| WRITTEN TASK A |
In the Java thread on definite assignment, which section of the JLS holds the "definite assignment" rules?
| WRITTEN TASK B |
Pick up the Java thread on definite assignment where it stops and write what follows.

CODEWITHSUNDEEP
javaif-statement
uml
uml

Reputation: 1189

Branching which can't be seen by compiler

This is the snippet of code in Java language:

 public void name(){
int value = 9;
 int o;
if(value > 9)
 o = 5;

if(value <= 9)
o = 8;

System.out.println(o);
}

Why does compiler can't see the second if statement considering the last option of the value? It won't compile. Best regards

Upvotes: 5

Views: 116

Answers (5)

Stephen C
Stephen C

Reputation: 718986

The reason that the original version doesn't compile is that the JLS' "definite assignment" rules in JLS section 16 say that o has not been definitely assigned. The compiler reports this with an enigmatic message that says that "o may not have been initialized".

Now, anyone with simple deductive skills can see that the 2nd if condition is the negation of the 1st if condition, and therefore the variable will in fact always be initialized. However, the JLS does not allow a compiler to make that deduction. The JLS says this an error ...

| DATA ROWS |
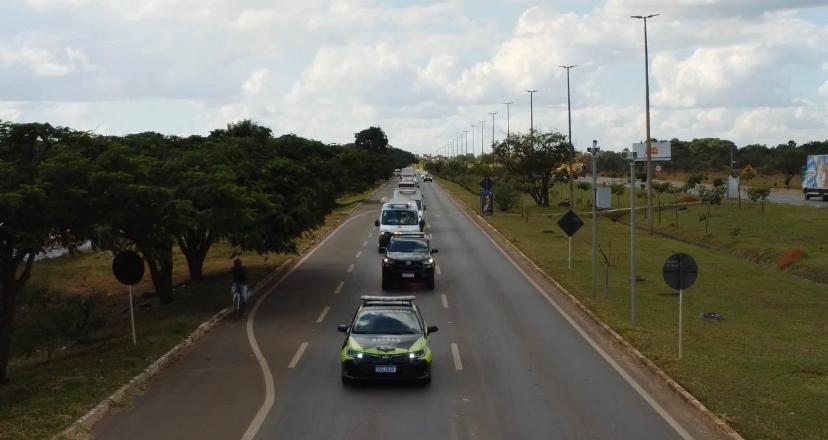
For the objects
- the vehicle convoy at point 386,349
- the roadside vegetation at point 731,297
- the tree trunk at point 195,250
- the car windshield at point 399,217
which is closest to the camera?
the roadside vegetation at point 731,297

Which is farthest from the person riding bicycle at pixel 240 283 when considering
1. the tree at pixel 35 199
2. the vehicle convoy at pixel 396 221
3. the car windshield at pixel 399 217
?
Answer: the car windshield at pixel 399 217

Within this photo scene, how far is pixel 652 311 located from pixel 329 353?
1050 cm

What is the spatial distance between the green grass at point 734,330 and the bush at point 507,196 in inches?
1173

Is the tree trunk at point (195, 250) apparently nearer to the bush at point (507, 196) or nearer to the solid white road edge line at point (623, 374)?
the solid white road edge line at point (623, 374)

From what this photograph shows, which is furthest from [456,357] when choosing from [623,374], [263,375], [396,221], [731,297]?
[396,221]

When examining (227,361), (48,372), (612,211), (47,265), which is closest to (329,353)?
(227,361)

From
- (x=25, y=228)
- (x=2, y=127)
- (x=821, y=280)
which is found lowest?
(x=821, y=280)

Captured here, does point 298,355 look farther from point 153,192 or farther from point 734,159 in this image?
point 734,159

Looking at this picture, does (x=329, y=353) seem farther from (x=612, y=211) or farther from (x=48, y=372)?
(x=612, y=211)

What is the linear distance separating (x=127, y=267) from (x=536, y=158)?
61.2 meters

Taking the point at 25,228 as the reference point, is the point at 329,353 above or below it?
below

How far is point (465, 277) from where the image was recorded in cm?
3322

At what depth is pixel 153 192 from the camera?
20719 millimetres

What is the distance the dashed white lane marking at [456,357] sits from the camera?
1803cm
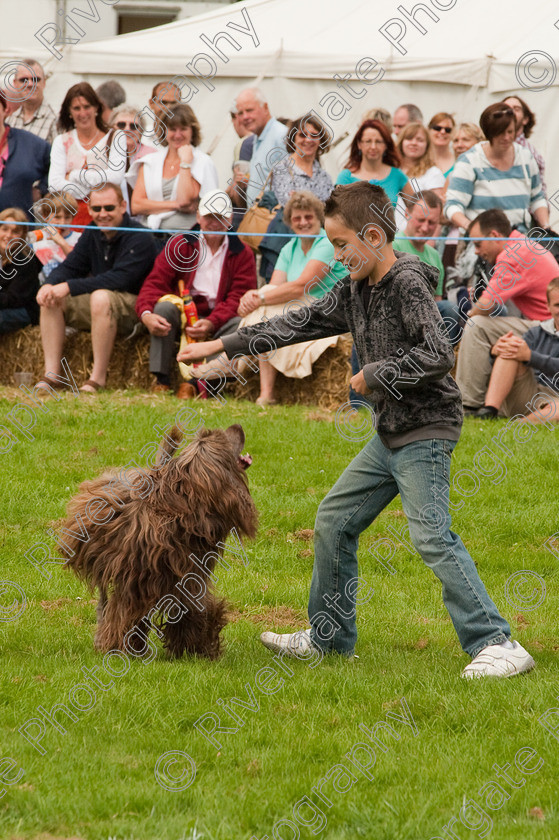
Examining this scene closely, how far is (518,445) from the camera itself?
9141mm

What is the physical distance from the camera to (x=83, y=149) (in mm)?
12305

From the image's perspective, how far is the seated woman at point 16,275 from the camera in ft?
38.7

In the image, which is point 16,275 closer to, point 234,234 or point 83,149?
point 83,149

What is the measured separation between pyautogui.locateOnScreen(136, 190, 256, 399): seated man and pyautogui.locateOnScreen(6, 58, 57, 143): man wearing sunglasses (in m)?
3.22

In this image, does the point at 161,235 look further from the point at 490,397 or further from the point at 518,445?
the point at 518,445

| WRITTEN ANSWER A |
Section 16 of the JLS.

| WRITTEN ANSWER B |
There are a number of ways to fix this. For example

  • Assign something to o in the declaration.
  • Replace the two if statements with a single if / else statement.
  • Declare value as final.

The last fix is interesting. The reason it works is that the JLS definite assignment rules require the compiler to take the value of a compile-time constant boolean-valued expression into account.

This statement (with the final added)

    final int value = 9;

means that value is a compile-time constant. That means that value <= 9 and value > 9 are also compile-time constants. The JLS definite assignment rules therefore state that o is definitely assigned after 

    if(value <= 9) o = 8;

and can be used later without a compilation error.

The definite assignment rules are designed to prevent the use of uninitialized variables, and prevent blank final variables being initialized more than once.

The JLS's conservative treatment of expression values in the definite assignment rules is designed to avoid problems where one Java compiler deduces that something is definitely assigned, but another cannot. The subcase of compile-time-constant expressions can be handled by simply evaluating the expression, and the JLS rules implicitly recognize this.

Upvotes: 1

pingw33n
pingw33n

Reputation: 12510

As per JLS (§16) every local variable and non-blank field must be definitely assigned before it can be used. The compiler does some basic static analysis to ensure it.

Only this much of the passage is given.